Appdiff—A Recent Example
Appdiff—a leading AI-assisted mobile testing company—has built a mobile testing platform that’s heavily relied on machine learning. This platform facilitates mobile app testing without requiring any sort of interference of humans.
The company has navigated through several challenges such as teaching a testing program to perform gestures, navigation, defining types of input, among several others.
They also created ML algorithms onhow to predict if the outcome of a given action was likely to expose a defect.
That being said, Appdiff tests about 90% of the surface area of a typical mobile app, which is almost the same percentage as human testers.

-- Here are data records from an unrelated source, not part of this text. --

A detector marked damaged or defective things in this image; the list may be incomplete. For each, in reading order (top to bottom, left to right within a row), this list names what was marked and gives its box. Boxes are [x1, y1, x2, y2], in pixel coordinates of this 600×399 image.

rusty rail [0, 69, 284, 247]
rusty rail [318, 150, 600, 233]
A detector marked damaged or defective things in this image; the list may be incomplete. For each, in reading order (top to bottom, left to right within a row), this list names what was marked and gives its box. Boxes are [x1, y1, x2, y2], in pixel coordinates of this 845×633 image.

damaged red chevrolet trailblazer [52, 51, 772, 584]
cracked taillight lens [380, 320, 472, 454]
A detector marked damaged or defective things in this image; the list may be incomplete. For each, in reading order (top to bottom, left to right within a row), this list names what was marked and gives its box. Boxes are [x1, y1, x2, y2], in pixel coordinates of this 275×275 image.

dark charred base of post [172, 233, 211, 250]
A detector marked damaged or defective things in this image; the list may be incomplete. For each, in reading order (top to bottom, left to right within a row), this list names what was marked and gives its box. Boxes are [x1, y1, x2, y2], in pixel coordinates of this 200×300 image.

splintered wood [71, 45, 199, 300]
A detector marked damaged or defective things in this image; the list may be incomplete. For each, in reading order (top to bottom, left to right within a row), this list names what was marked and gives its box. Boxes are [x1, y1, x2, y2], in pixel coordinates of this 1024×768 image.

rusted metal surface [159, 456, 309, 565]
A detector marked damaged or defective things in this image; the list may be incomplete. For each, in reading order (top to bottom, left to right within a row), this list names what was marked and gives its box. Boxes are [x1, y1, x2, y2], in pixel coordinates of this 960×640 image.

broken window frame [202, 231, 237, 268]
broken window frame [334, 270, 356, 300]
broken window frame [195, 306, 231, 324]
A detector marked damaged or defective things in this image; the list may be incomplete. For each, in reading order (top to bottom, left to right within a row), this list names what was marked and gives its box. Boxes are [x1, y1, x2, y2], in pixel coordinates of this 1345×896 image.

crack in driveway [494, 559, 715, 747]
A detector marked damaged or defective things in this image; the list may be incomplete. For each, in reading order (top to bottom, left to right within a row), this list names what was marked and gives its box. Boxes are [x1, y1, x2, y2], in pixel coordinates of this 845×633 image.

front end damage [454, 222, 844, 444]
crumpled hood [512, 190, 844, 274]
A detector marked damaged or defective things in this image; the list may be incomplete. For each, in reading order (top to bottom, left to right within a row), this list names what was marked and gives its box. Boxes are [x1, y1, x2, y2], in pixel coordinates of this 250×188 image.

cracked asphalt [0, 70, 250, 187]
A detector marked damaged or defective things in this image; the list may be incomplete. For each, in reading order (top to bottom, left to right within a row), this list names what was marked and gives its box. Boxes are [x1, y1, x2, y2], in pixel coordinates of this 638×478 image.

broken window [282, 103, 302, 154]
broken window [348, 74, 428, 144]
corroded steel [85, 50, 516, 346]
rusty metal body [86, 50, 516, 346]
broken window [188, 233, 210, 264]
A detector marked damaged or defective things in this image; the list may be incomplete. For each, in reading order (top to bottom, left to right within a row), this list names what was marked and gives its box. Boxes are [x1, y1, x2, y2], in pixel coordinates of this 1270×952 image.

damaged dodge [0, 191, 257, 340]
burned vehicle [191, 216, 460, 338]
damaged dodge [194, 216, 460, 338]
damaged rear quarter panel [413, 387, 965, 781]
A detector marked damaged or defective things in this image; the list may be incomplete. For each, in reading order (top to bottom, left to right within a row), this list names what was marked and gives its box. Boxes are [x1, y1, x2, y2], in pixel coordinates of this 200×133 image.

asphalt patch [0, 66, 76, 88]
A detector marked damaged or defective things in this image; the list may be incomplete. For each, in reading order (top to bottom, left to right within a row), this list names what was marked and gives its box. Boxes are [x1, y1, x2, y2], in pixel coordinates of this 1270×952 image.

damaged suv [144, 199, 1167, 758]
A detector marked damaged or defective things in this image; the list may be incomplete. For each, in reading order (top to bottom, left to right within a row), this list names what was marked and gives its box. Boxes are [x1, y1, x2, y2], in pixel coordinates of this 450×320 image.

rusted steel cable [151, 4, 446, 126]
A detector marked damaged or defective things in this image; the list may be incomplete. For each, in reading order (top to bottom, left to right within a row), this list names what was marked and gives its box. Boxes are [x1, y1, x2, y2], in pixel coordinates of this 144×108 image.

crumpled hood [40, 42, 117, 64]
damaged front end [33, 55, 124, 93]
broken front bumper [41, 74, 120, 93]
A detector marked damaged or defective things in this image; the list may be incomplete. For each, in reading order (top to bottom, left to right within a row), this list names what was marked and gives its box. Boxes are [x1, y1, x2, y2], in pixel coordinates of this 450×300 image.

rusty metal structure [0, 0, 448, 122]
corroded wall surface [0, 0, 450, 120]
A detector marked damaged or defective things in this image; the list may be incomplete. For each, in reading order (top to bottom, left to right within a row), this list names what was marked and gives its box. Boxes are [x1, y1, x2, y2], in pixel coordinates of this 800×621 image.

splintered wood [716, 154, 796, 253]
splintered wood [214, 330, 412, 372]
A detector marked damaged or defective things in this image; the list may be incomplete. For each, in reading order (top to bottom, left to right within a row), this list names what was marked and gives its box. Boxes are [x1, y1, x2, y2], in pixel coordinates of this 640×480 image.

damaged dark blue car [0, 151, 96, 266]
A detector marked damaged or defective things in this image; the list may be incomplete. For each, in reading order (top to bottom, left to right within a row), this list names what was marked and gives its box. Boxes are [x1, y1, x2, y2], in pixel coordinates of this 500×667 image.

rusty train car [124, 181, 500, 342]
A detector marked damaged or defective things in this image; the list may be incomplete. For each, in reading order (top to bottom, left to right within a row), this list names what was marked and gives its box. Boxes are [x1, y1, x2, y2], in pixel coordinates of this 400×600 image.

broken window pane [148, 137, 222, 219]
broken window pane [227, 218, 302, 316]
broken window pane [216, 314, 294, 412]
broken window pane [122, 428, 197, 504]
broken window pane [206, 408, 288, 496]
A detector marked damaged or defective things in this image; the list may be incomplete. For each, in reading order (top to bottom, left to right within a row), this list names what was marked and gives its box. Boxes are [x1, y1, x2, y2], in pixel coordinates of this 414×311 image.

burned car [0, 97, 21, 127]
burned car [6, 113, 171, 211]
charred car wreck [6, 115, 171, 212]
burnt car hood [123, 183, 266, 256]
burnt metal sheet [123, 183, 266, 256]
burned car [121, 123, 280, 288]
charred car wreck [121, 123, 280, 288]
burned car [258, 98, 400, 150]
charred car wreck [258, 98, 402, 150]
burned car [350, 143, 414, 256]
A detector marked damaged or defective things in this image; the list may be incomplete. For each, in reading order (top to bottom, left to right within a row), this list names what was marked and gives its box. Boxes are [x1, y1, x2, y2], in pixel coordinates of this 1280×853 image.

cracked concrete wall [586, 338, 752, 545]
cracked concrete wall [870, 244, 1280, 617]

Thus, the case is more inclined toward efficiency and volume than the extent of app testing. There are only a handful of testers who are able to interact with an application as quickly as ML.
Other Side of The Coin
There are several challenges that ML is still unable to resolve, which strengthens the argument that ML will not “completely” take over the testing process.
For instance, each application is different and it’s difficult for a bot to determine what the application is supposed to do. Machine learning primarily works on likelihood-based strategy rather than dealing with uncertainties.
Though the ML technology has made great leaps, it’s still missing the creativity, exploration, knowledge, and analytical capabilities that humans possess.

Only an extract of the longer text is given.